Linkerd on a Lark

mTLS on My Mind

This Saturday I woke up with mTLS on my mind.  I even dreamed about it, although I can’t recall the details.  I have been facing a problem recently where a collection of containers running on ECS is blocked from moving to a Kubernetes cluster I operate because terminating TLS at the ingress controller (ingress-nginx) is not considered adequate for HIPAA transport encryption requirements because communication between the ingress controller and pod is not encrypted.  I’ll be honest, I’m not a HIPAA expert so I’m not in a position to argue with this requirement.  I have certainly heard the argument that encrypting traffic between the ingress controller and pod is not necessary because the traffic is sequestered to a private virtual network.  However, consider a multi-tenant cluster where applications owned by different teams should not see each other’s traffic.  I decided to see if I could set up mTLS in my own cluster for hosting this web site to see how difficult the task is.

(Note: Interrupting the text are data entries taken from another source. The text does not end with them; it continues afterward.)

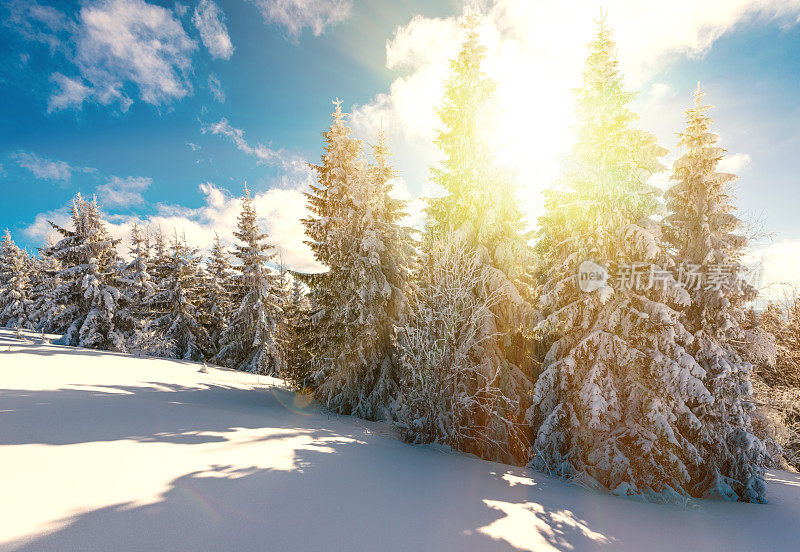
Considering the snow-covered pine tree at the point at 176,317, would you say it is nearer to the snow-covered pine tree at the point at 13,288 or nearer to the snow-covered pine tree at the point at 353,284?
the snow-covered pine tree at the point at 353,284

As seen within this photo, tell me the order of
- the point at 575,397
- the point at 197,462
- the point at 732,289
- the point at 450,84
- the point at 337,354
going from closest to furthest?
the point at 197,462 < the point at 575,397 < the point at 732,289 < the point at 450,84 < the point at 337,354

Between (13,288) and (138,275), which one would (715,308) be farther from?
(13,288)

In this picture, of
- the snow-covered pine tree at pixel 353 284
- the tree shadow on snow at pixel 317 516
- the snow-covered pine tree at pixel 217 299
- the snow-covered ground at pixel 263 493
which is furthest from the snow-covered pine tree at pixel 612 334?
the snow-covered pine tree at pixel 217 299

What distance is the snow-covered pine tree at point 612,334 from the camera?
870 cm

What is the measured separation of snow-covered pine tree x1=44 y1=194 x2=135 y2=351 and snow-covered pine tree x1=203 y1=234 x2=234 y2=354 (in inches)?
229

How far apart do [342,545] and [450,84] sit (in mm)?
14223

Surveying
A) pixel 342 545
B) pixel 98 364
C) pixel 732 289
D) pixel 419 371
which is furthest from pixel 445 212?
pixel 98 364

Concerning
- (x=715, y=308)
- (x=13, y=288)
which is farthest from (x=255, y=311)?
(x=13, y=288)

I woke up around 9:30AM.  I got out of bed around 10:30AM.  I drank all the coffee by 11:30AM.  I’ll admit by this time I was teetering back and forth between finding a solution and arguing that it wasn’t needed, while wondering how hard it could really be to set all of this up.

I was drawn to Linkerd as a potential solution to my problem because of the automatic mTLS feature of Linkerd.  In short, by adding a simple annotation to a deployment or namespace, Linkerd will automatically add a proxy sidecar to each container in the deployment or namespace.

apiVersion: v1
kind: Namespace
metadata:
  annotations:
    linkerd.io/inject: enabled

Can it really be that easy?

That sounds like an easy solution.  Almost too easy.  I got to work creating a new Terraform module to install the Linkerd helm chart in my cluster.  I also installed step and linkerd CLI tools.  Around noon I had a slice of pizza from the night before that I microwaved for fifty seconds.

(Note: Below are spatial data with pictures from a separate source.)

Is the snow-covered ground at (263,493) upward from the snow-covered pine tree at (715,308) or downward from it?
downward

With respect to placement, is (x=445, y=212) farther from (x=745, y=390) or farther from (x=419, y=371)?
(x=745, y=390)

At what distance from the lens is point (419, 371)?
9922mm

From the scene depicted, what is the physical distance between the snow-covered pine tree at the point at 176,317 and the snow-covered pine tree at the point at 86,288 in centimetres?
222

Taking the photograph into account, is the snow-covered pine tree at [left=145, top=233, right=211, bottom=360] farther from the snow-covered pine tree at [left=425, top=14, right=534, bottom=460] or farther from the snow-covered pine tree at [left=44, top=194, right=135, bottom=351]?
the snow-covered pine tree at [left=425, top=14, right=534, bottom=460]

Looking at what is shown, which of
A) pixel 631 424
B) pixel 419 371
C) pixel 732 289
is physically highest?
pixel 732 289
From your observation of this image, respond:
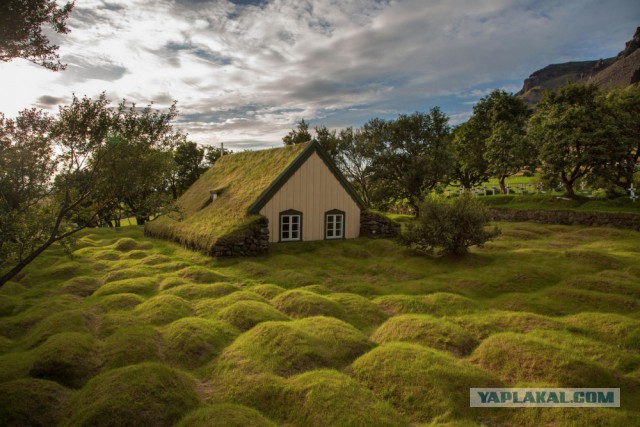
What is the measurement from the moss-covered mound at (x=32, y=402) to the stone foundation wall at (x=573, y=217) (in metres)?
37.5

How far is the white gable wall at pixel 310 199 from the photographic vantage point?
81.3ft

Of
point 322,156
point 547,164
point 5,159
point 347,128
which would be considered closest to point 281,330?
point 5,159

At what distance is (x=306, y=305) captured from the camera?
13.6m

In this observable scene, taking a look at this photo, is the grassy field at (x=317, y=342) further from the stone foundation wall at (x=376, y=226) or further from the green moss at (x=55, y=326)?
the stone foundation wall at (x=376, y=226)

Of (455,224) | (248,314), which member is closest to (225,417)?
(248,314)

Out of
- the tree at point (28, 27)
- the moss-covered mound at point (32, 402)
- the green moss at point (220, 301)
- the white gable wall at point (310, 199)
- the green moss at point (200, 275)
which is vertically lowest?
the moss-covered mound at point (32, 402)

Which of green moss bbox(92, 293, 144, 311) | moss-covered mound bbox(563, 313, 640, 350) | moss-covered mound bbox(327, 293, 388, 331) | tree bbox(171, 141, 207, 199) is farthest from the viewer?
tree bbox(171, 141, 207, 199)

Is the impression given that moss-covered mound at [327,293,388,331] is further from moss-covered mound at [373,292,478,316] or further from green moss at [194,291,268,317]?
green moss at [194,291,268,317]

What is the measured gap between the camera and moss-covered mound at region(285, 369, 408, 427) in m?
6.92

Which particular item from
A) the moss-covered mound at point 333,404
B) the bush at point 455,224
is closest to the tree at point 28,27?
the moss-covered mound at point 333,404

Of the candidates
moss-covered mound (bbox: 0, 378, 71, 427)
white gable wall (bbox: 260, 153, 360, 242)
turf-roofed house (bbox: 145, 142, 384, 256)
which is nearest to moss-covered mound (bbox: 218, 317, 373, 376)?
moss-covered mound (bbox: 0, 378, 71, 427)

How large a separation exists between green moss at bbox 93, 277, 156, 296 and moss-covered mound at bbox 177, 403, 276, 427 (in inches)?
422

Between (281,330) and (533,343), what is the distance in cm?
697

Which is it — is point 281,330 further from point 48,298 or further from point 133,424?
point 48,298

I will admit there was a fair amount of iterating to get my module working, but I had Linkerd and Linkerd Viz installed by 1:00PM.  I decided to reward myself with a beer for all my hard work, and because I had a headache from the beer I drank the night before.  I had a Ninkasi Total Domination IPA.

Figure 1 – Network Diagram

By 2:00PM I figured out why the magical namespace annotation was not automagically attaching Linkerd sidecar proxies to my containers.  I needed to restart my Deployments and ReplicaSets in order for the Linkerd sidecar injector to add the proxy sidecar.  After restarting my ingress controller, website Deployment, and database StatefulSet, I had enabled mTLS between my ingress controller and my WordPress pod.

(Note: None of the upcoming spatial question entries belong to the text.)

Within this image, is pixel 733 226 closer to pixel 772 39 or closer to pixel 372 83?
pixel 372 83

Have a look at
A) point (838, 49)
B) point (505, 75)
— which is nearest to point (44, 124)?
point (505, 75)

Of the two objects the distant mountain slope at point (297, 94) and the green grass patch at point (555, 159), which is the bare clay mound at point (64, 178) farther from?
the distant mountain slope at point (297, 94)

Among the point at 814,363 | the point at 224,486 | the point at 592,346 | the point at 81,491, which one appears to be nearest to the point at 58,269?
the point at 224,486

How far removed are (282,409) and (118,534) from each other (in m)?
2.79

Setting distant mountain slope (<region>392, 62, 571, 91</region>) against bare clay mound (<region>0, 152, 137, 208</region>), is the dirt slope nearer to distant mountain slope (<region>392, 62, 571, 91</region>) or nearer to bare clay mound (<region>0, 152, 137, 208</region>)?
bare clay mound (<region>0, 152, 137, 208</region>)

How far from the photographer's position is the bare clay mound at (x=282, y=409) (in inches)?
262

I ran linkerd viz dashboard to see what I had.  The first think I noticed that I really appreciated was a network diagram showing the mesh between my ingress controller and website.  The dashboard also made it evident whether or not a pod was part of a mesh.  Figure 2 shows the connections made to the deployment for my website and whether or not that connection is secured with mTLS.

 

Figure 2 – Secured Connections vi mTLS

 

As satisfied as I was with my progress, I felt I was still not taking full advantage of what Linkerd can offer.  Linkerd Viz ships with it’s own instance of Prometheus, and there are a collection of dashboards that leverage the data collected this way.  You can find them here.

Figure 3 – Latency Metrics

 

By 3:00PM I had the Linkerd Grafana dashboards set up.  I was lazy and elected not to create IaC for these dashboards for now.  Hey, it’s Saturday.

Was there a price to pay?

You might be wondering how all of this affected the latency of my site.  I track the response time of my site with blackbox_exporter and was able to capture how this change affected the latency.

Figure 4 – Latency Impact

 

As you can see from Figure 4, there was slight increase in latency after adding mTLS between the ingress controller and pod for my website.  The very big spike in latency was when I restarted my ingress controller to add the Linkerd proxy.  The most notable increase in latency is due to spike sin TLS latency during requests.  I will continue to monitor this, but it seems very tolerable in the grand scheme of things.

Conclusion

Well, that was easy.  However, I wouldn’t call my implementation production ready.  Here are a few things you will want to do if you decide to adapt this in a production setting.

  • Pass the mTLS certs and key via a Kubernetes Secret rather than a raw file.  Ideally this will be securely stored in a secrets vault of some form with some kind of rotation policy.
  • Stored the Grafana dashboards as ConfigMap.
  • Configure the Linkerd control plane for high availability.

Overall, I found Linkerd to be very easy to configure.  I was able to set up mTLS between an ingress controller and pod on a Saturday afternoon.  The extra monitoring dashboards are icing on the cake.  If you are facing as similar compliance conundrum, give Linkerd a look.